E riguardo alla gestione dell’emergenza si indica che “se una persona subisce un malessere o un collasso improvviso mentre lavora in un ambiente confinato, colui che lo rinviene deve presumere che la sua stessa vita sia in pericolo se entra nell’ambiente per soccorrerlo”.
Nella gestione dell’emergenza sono individuate tre fasi fondamentali:
- fase di allarme: “se il lavoratore all’interno di un ambiente confinato avverte un malessere, perde i sensi o subisce un trauma, colui che sovraintende deve dare immediato allarme chiamando la squadra di emergenza interna, qualora prevista. Può risultare necessario, prima di attivare il soccorso, procedere all’arresto degli impianti che possano creare pericolo per gli operatori. Il sorvegliante non deve entrare nel luogo confinato senza prima organizzare l’intervento con altri soccorritori; ove previsto e secondo la procedura aziendale, deve subito avvisare VVF e 118” (è necessario fornire almeno: nome dell’azienda; l’indirizzo del luogo di lavoro da raggiungere; il proprio nome e il numero di telefono da cui chiama; la tipologia di incidente in corso; il numero di lavoratori coinvolti);
- fase di recupero: “le persone che eseguono il salvataggio devono indossare DPI adeguati al tipo di intervento”. Sono “fondamentali respiratori indipendenti dall’aria circostante o autorespiratori d’emergenza. Nel caso risulti impossibile estrarre il lavoratore dall’ambiente confinato, è necessario fargli respirare aria pulita. Particolare attenzione ai passi d’uomo verticali per la difficoltà di estrarre persone non collaboranti: le modalità di imbragatura dovranno evitare il basculamento del corpo e garantire l’estrazione in posizione verticale dell’operatore infortunato”;
- fase di trasporto (una volta estratto l’infortunato dall’ambiente confinato): “trasporto con l’utilizzo dei mezzi di movimentazione opportuni; nell’attesa dei soccorsi, se necessario ricorrere alla rianimazione cardiorespiratoria da parte di persone addestrate e designate per il Primo Soccorso”.

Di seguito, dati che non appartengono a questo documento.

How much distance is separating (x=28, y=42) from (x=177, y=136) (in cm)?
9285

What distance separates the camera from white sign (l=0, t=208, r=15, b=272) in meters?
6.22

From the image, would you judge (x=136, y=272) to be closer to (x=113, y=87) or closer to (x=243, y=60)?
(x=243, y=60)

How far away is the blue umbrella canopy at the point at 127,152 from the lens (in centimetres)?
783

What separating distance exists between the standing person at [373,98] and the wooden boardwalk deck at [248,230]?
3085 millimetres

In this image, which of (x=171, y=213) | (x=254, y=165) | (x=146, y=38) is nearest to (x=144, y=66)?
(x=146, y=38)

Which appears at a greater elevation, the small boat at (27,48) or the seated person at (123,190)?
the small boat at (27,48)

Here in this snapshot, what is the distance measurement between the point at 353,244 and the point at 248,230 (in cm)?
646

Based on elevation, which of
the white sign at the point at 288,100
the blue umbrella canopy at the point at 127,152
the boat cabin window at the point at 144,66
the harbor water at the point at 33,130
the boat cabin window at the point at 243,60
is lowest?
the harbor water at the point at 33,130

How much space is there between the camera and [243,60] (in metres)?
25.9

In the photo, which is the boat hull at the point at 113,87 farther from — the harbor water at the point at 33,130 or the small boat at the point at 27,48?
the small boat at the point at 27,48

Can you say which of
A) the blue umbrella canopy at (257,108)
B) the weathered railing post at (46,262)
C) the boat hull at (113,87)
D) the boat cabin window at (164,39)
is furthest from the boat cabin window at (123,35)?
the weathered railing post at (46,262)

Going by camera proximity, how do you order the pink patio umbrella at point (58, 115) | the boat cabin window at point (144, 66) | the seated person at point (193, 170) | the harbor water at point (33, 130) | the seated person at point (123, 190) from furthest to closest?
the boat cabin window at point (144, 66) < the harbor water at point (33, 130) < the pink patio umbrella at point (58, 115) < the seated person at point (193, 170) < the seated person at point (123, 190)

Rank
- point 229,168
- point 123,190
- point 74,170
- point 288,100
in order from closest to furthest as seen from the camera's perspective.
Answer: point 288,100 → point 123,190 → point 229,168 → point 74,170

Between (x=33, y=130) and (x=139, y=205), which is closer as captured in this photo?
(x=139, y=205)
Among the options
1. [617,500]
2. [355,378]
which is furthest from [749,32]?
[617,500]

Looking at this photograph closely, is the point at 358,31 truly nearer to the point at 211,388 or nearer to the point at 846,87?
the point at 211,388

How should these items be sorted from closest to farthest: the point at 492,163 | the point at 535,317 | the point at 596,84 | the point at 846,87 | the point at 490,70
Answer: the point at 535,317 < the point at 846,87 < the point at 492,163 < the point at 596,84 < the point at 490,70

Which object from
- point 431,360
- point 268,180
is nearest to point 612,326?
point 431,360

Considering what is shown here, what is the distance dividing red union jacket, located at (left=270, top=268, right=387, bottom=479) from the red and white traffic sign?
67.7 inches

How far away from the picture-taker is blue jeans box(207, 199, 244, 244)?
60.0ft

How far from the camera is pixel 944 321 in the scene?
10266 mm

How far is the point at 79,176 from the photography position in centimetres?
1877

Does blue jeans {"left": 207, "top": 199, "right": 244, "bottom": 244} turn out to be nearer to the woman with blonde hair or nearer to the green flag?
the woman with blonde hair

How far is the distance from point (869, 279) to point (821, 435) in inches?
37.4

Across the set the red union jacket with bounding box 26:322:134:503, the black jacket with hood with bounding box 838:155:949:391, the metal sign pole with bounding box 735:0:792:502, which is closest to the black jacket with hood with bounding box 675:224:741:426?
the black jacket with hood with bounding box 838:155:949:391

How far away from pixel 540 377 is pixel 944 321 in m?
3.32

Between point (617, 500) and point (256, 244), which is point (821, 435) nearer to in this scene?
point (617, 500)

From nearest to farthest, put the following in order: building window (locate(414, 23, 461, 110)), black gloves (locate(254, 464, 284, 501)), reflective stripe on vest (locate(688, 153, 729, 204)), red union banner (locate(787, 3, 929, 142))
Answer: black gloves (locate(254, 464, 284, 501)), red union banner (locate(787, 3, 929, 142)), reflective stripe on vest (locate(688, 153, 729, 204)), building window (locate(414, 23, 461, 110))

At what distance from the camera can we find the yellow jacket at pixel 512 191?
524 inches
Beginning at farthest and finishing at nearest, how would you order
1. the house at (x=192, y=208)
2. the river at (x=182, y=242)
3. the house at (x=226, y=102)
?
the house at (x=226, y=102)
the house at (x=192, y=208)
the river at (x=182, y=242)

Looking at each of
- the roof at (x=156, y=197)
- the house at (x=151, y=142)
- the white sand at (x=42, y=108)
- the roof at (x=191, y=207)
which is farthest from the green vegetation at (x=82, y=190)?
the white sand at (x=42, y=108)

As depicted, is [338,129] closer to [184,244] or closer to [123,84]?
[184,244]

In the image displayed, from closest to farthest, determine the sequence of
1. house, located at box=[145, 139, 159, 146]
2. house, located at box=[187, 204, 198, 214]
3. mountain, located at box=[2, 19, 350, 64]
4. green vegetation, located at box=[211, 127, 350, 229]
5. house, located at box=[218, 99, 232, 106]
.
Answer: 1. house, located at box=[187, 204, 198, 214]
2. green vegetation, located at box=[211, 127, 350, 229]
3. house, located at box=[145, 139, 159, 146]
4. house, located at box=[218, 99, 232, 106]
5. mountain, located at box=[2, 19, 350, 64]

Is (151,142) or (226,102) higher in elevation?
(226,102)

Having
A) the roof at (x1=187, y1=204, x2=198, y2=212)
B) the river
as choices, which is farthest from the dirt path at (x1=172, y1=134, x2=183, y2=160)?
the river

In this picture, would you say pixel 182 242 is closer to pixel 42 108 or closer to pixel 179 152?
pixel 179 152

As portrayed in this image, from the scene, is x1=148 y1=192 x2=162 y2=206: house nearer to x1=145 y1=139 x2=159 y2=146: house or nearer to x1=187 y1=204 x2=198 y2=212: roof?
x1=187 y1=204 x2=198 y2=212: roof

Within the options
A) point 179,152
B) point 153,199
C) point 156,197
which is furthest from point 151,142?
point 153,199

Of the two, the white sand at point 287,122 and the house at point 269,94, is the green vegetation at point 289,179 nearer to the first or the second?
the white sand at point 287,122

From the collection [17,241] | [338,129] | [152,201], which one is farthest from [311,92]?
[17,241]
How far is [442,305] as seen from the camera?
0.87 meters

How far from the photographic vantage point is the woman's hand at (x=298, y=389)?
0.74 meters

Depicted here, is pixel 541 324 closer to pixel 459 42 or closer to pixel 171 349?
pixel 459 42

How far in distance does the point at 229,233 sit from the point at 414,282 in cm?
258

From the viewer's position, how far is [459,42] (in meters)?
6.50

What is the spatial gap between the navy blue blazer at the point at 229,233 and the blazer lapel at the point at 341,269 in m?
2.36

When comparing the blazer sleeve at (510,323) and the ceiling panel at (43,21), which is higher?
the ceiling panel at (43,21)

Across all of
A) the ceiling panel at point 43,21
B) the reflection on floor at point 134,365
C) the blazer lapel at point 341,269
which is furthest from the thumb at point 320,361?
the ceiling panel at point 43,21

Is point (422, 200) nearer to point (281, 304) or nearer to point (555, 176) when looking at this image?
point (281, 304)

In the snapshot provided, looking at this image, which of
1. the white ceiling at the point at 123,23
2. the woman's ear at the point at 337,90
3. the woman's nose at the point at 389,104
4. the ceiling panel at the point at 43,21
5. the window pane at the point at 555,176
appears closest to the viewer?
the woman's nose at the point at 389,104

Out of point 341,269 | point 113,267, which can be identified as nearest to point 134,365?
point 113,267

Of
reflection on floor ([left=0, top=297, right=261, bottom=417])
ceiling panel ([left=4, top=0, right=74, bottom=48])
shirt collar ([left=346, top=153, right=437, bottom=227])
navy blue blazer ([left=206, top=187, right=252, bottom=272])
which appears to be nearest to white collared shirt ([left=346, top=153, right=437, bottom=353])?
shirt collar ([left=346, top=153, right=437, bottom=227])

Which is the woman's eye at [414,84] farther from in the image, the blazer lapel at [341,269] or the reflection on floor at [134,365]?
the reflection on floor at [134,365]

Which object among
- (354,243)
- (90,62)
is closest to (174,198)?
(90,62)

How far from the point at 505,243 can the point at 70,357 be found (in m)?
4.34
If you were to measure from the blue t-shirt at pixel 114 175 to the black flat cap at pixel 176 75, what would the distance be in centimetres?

Concludiamo segnalando che l’intervento riporta anche indicazioni su:
- nuclei SAF: con tecniche di derivazione Speleo Alpinistica e Fluviale che “consentono di aumentare il livello di sicurezza dei soccorritori e assicurare il soccorso nelle situazioni in cui, a causa dello specifico scenario incidentale, non sono utilizzabili i normali mezzi in dotazione, quali: siti naturali come grotte, pareti ripide, corsi d’acqua, ecc; siti artificiali come pozzi, tralicci, grattacieli, viadotti,...”;
- nuclei NBCR (nucleare, biologico, chimico, radiologico): “specifici per interventi che coinvolgono sostanze chimiche, biologiche e radiologiche. Utilizzo di mezzi e strumenti per la decontaminazione, rilevazione delle sostanze e specifici dispositivi di protezione individuale Presenza capillare in tutto il territorio nazionale”;
- Tecniche di Primo Soccorso Sanitario (TPSS) dei Vigili del Fuoco;
- Gestione emergenza cantieri alta velocità e variante di valico (GECAV).
“ Aspetti, tecniche e procedure di lavoro negli ambienti confinati”, a cura di Gianfranco Tripi - Corpo Nazionale dei Vigili del Fuoco, intervento al seminario “DPR 177/2011 Ambienti Confinati: Nuovi obblighi e soluzioni tecniche per la formazione e l’addestramento dei lavoratori” (formato PDF, 1.22 MB).